| Texto citado |
———

Lisboa, 15 junho 1763— Lisboa, 6 abril 1814
Palavras-chave: carta geral do reino, geodesia, telegrafia visual, triangulação.
DOI: https://doi.org/10.58277/NQEJ5591
Francisco António Ciera nasceu em Lisboa, em 15 de junho de 1763. Seu pai, Miguel António Ciera, era um engenheiro do Piemonte, que viera para Portugal para integrar a delegação científica portuguesa que participou na delimitação de fronteiras da América do Sul. Estas foram acordadas entre Espanha e Portugal, através do Tratado de Madrid de 1750-1751. Alguns autores referem que Francisco era italiano, pelo facto de ter herdado o apelido do seu pai. Após ter terminado os trabalhos no Brasil, Miguel Ciera foi convidado para dirigir os estudos no Colégio dos Nobres, fundado pelo Marquês de Pombal em 1761. Devido a esta proximidade ao Ministro de D. José, os padrinhos de batismo de Francisco Ciera foram a condessa de Oeiras, mulher do marquês de Pombal, e Francisco Xavier de Mendonça Furtado, irmão deste, que na altura desempenhava funções de Ministro e Secretário de Estado da Marinha.
Francisco Ciera começou, muito jovem, a acompanhar o pai nas observações astronómicas que este fazia. Com dezoito anos concluiu a sua formação em matemática, na Universidade de Coimbra. Quando Miguel Ciera faleceu, o filho foi o seu sucessor na cadeira de Astronomia e Navegação que ele ministrava na Academia Real de Marinha. Além da docência de matérias ligadas à astronomia continuou a fazer inúmeras observações astronómicas. Foi responsável, em conjunto com Custódio Gomes de Vilas Boas e com Garção Stockler, pela publicação das Efemérides Náuticas, a partir de 1788. Esta publicação, que continha tabelas com diversos valores astronómicos era imprescindível para os praticantes da navegação, especialmente para a determinação da longitude, que envolvia uma série de cálculos bastante complexos. Esses cálculos eram feitos previamente em terra firme, por matemáticos treinados. Naquela altura, as Efemérides Astronómicas eram elaboradas com base em publicações estrangeiras, nomeadamente no Nautical Almanach, publicado em Inglaterra desde 1767. Ainda no campo da astronomia foi um dos responsáveis pela edição portuguesa do famoso Atlas Celeste de Flamsteed.
Francisco Ciera foi um dos membros fundadores da Sociedade Real Marítim, criada por D. Rodrigo de Sousa Coutinho para proceder ao levantamento de cartas hidrográficas e topográficas do território e dos mares frequentados pelos Portugueses. Esta sociedade, que integrava muitos elementos da elite intelectual da época, promoveu a publicação de diversos trabalhos de carácter científico redigidos pelos seus membros. Entre esses contam-se vários textos da autoria de Francisco António Ciera: Exposição das observações e seus resultados sobre a determinação dos principais portos, e cabos da costa de Portugal, Apontamentos para as observações das marés, Determinação da marcha do Timekepeer (nº 66) d’Arnold, Informação sobre a notícia do Baixo visto pelo capitão Woley. O primeiro daqueles trabalhos foi premiado pela Sociedade Real Marítima, estando Ciera entre os primeiros a receber tão alta distinção.

———

| Excerto da fonte |
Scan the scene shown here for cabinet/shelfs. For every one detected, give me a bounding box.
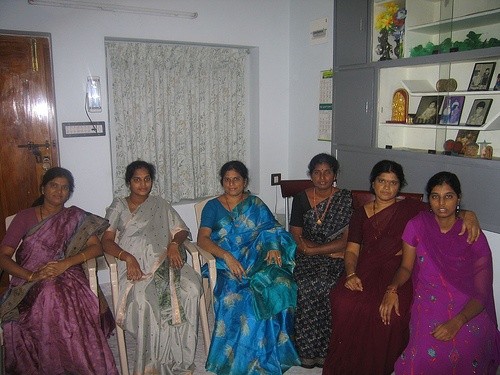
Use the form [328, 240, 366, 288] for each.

———

| Enunciado do exercício |
Dá seguimento ao texto biográfico sobre Francisco António Ciera, começando logo a seguir à última frase apresentada.

| Resolução da tarefa |
Francisco António Ciera foi escolhido pelo Secretário de Estado dos Negócios Estrangeiros e da Guerra, D. Luís Pinto de Sousa Coutinho, para levar a cabo os trabalhos necessários para a elaboração da Carta Geral do Reino. Para realizar as operações de triangulação, necessárias para o levantamento geodésico do reino, teve como adjuntos Pedro Folque e Carlos Frederico Caula, ambos oficiais do Exército. Além das tarefas necessárias à publicação da dita carta, Ciera queria também realizar algo com interesse para a ciência a nível mundial. Aproveitando a rede de triangulação que iria estabelecer, como base para a geodesia nacional, tencionava efetuar cálculos que pudessem contribuir para um melhor conhecimento da forma da Terra.
Estavam também entre os seus objetivos realizar os trabalhos de campo e os cálculos necessários para a medição de um grau de meridiano. Para isso deveria medir um arco de aproximadamente sete graus, entre o Cabo Ortegal, na Galiza, e o Cabo de São Vicente. Tencionava ainda fazer a ligação das triangulações de Espanha e de Portugal com as de França e de Inglaterra, contribuindo deste modo para uma melhor descrição geométrica da Europa. Os primeiros passos desta tarefa tinham sido dados recentemente, por diversos cientistas que tinham conseguido a ligação geodésica entre os Observatórios de Paris e de Greenwich.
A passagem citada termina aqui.